Комлев никогда не стучался в каюту Муго и тем более не входил в нее, опасаясь наткнуться на какую-нибудь сцену, которая могла бы с наглядной отчетливостью высветить какие-нибудь пикантные подробности времяпрепровождения обитателя каюты люкс. Самыми невинными для обозрения были бы картины пивных кутежей (до более крепких напитков Муго еще не добрался) или игры в карты, тоже на пиво, с Кабоко. Комлев пока держался в отношениях с Муго в рамках натянутой учтивости, но не знал, насколько ее хватит. Первоначальная же приветливость Муго с некоторым оттенком виноватой угодливости («я вовсе не напрашивался к вам сюда капитаном, меня прислали») уже почти улетучилась.
Итак, обращаться к Муго Комлеву никак не хотелось, хотя он понимал, что это было неизбежно. Сейчас была его вахта, и на левом берегу уже была хорошо видна рыбачья деревушка, где несколько хижин стояли в мелкой воде на кривоватых ногах-сваях. Оттуда две лодки-долбленки шли наперерез «Лоале», и цель их приближения к пароходу была выражена с отчетливой предметностью, так как в обеих лодках рыбаки время от времени поднимали вверх крупные рыбины, молчаливо призывая этим корабельщиков к торговле. Комлев как старпом должен был следить за наличием продовольствия на судне, и ему непосредственно подчинялся и содержатель провизионки на пароходе. А свежей рыбы давно уже не было в рационе. Так что надо было сбавить ход до малого и дать возможность лодкам причалить.
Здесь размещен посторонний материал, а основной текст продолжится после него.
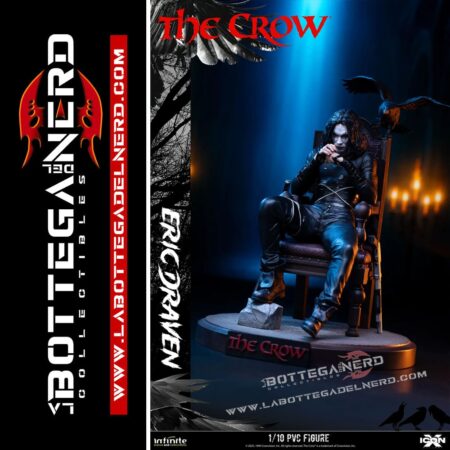 The Crow - Pvc Figure 1/10 Eric Draven Icon X 18cm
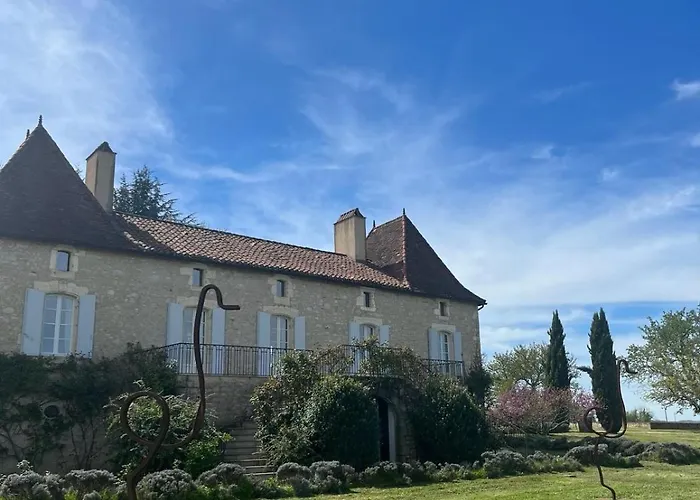 住宿加早餐酒店 Chateau Gautoul 4*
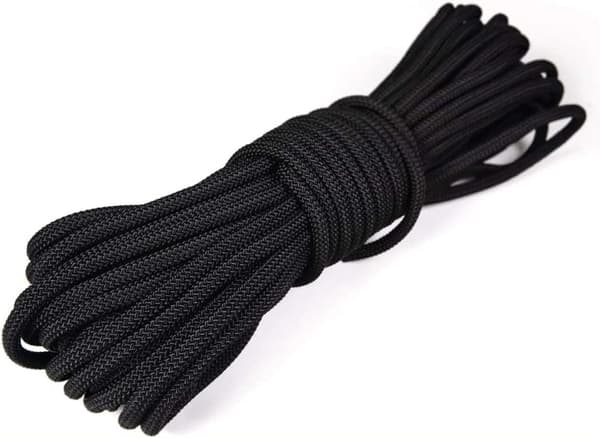 Multifunktionell nylon - 20 m för klättring, dragkraft och mer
Но по правилам сбавлять ход можно было только с ведома капитана. Комлев перевел машинный телеграф на «средний» и скорым шагом направился к каюте Муго, а достигнув ее, громко постучал и не менее громко крикнул, не зная, насколько вменяем сейчас обитатель каюты:
— Капитан! Вас беспокоит старший помощник, сэр!
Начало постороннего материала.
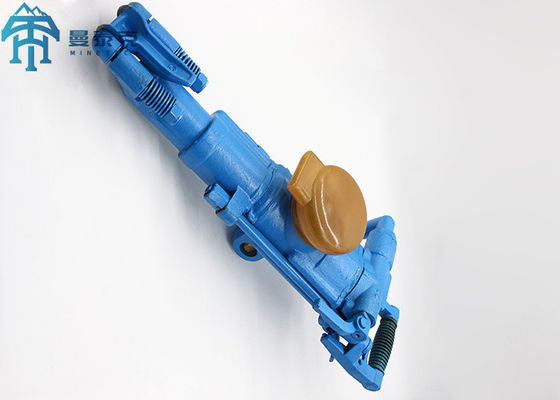 Perforadora neumática YT27 con pata de aire para minería y perforación, con alta eficiencia de perforación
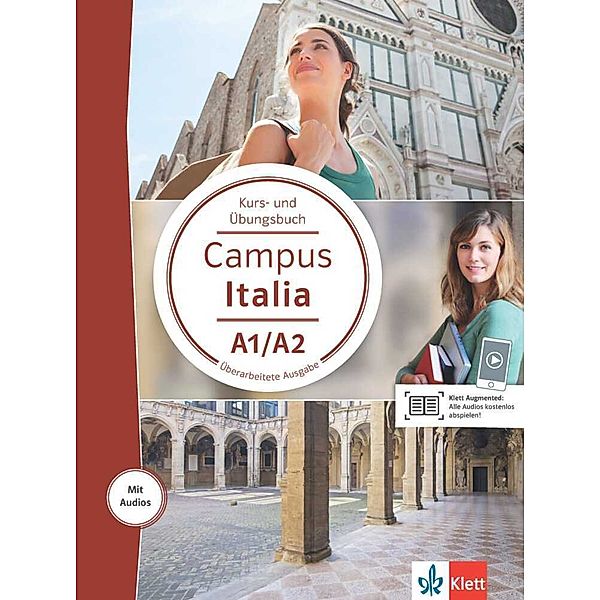 Campus Italia Kurs- und Übungsbuch Italienisch A1/A2 mit Audios für Smartphone/Tablet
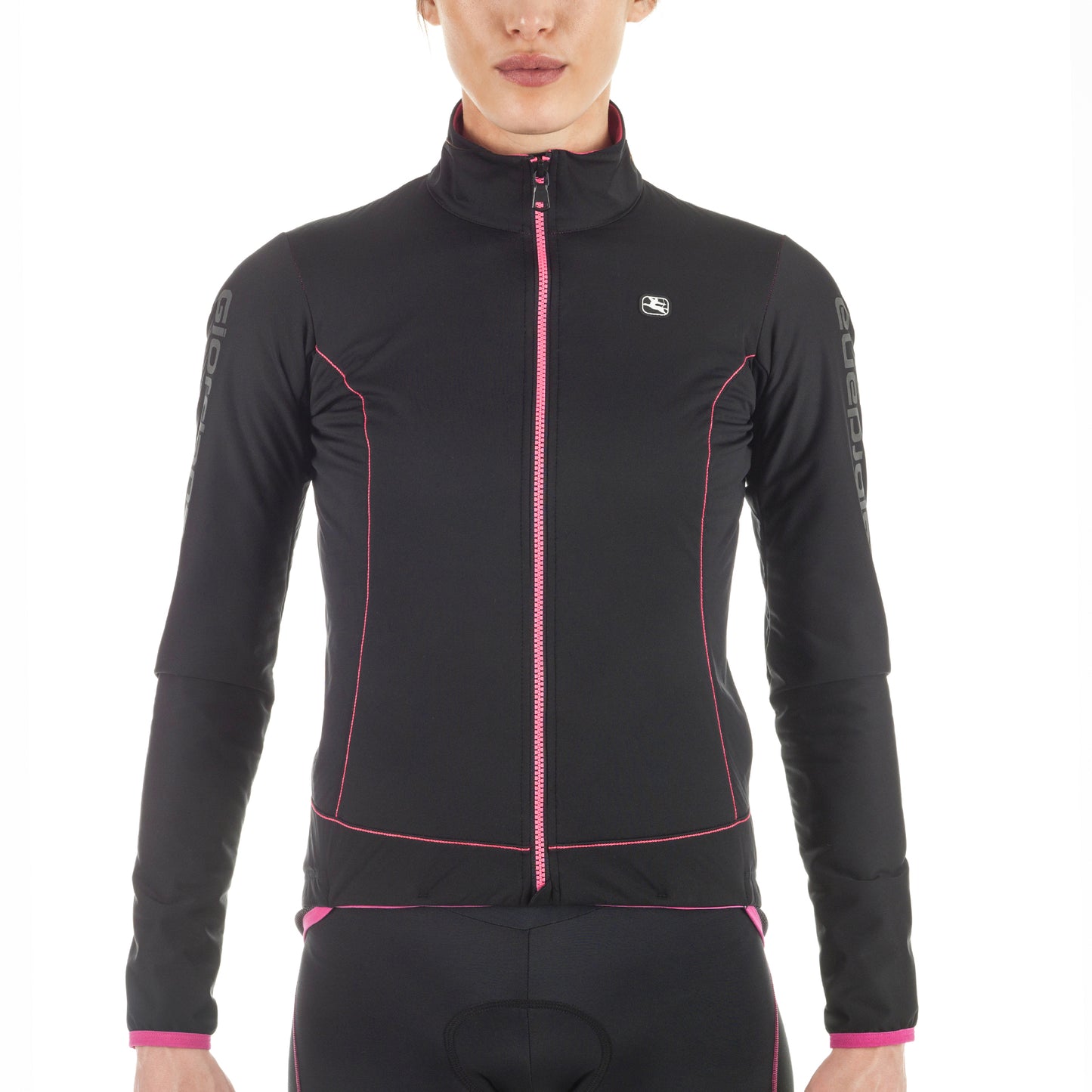 Giordana Women's A +V Extreme Winter Jacket - Black - Classic Cycling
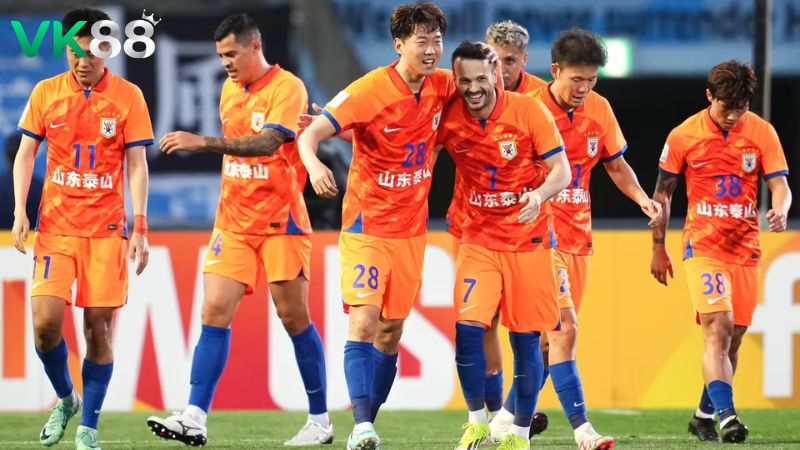 Lịch sử đối đầu Shandong Taishan vs Yunnan Yukun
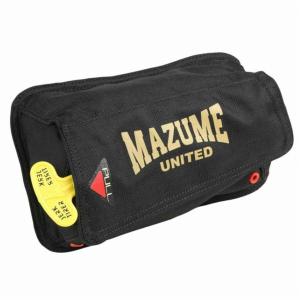 ＭＺＬＪ−775 mazume インフレータブルポーチ（ウエストバッグ取付用） ブラック mazume｜g-fishing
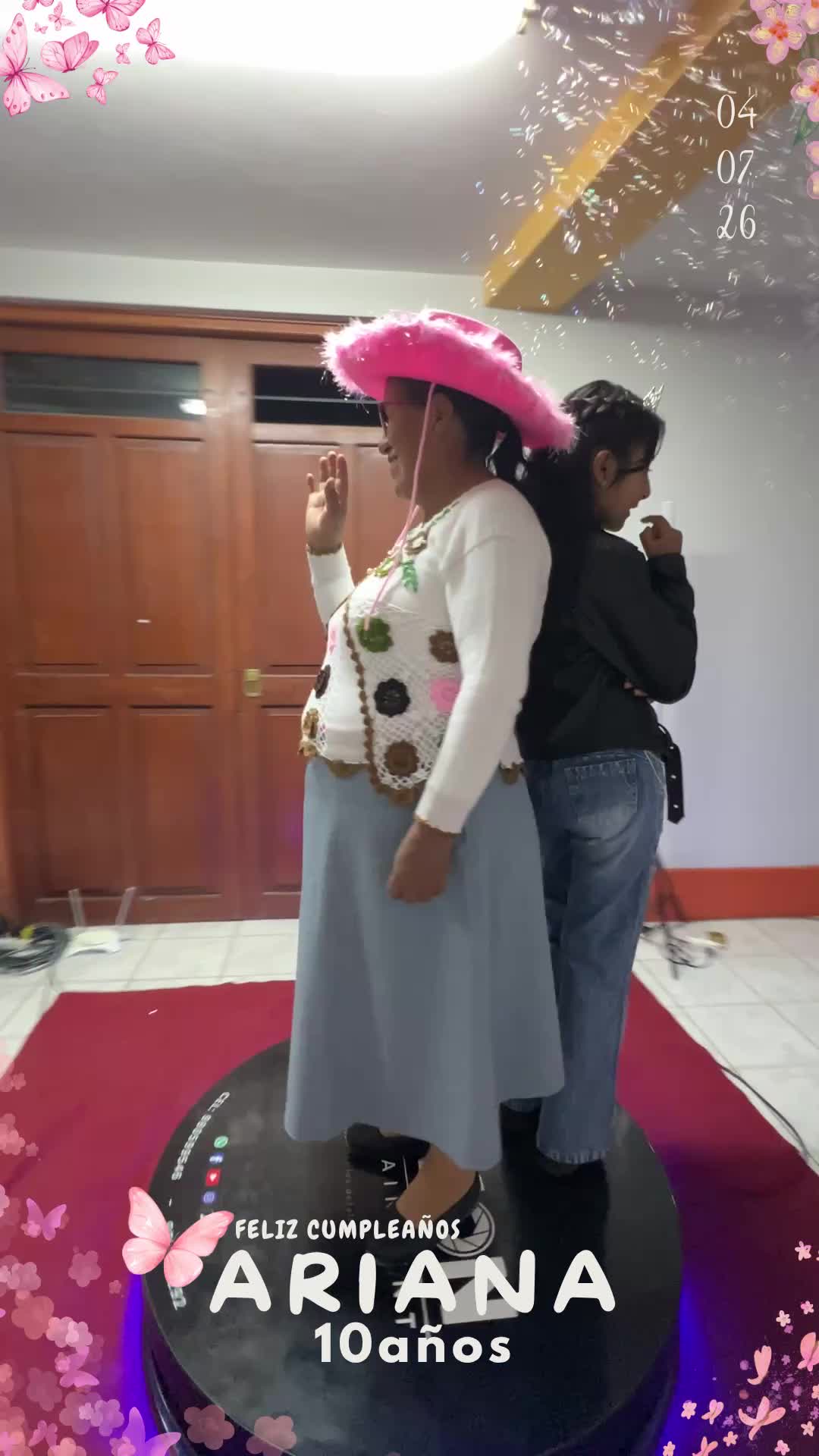 CUMPLEAÑOS ARIANA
Муго сравнительно быстро отозвался на стук и голос, дверь открылась, и было видно, что пьян он был весьма умеренно. Хмель еще бережно качал его на своих пологих волнах. Муго был сейчас почти благодушен, тогда как в утренние, похмельные часы его одутловатое лицо бывало перекошено злобным отвращением к окружающей его действительности, которая, как утверждают философы, дается нам в ощущениях.
— На подходе лодки рыбаков, сэр, — скупо доложил Комлев. — У нас не было свежей рыбы еще с прошлого рейса.
— Разрешаю остановить судно, — милостиво прогудел Муго. — Известите пассажирского помощника. На тот случай, если у содержателя кончились наличные.
На этом разговор и закончился, но во взгляде Муго Комлев успел уловить помесь комической величавости и сознания своей ненужности на судне, где каждый знает свои обязанности. Такой взгляд внушал тревогу, ибо его владелец жил во власти своих комплексов, а это до добра не доводит.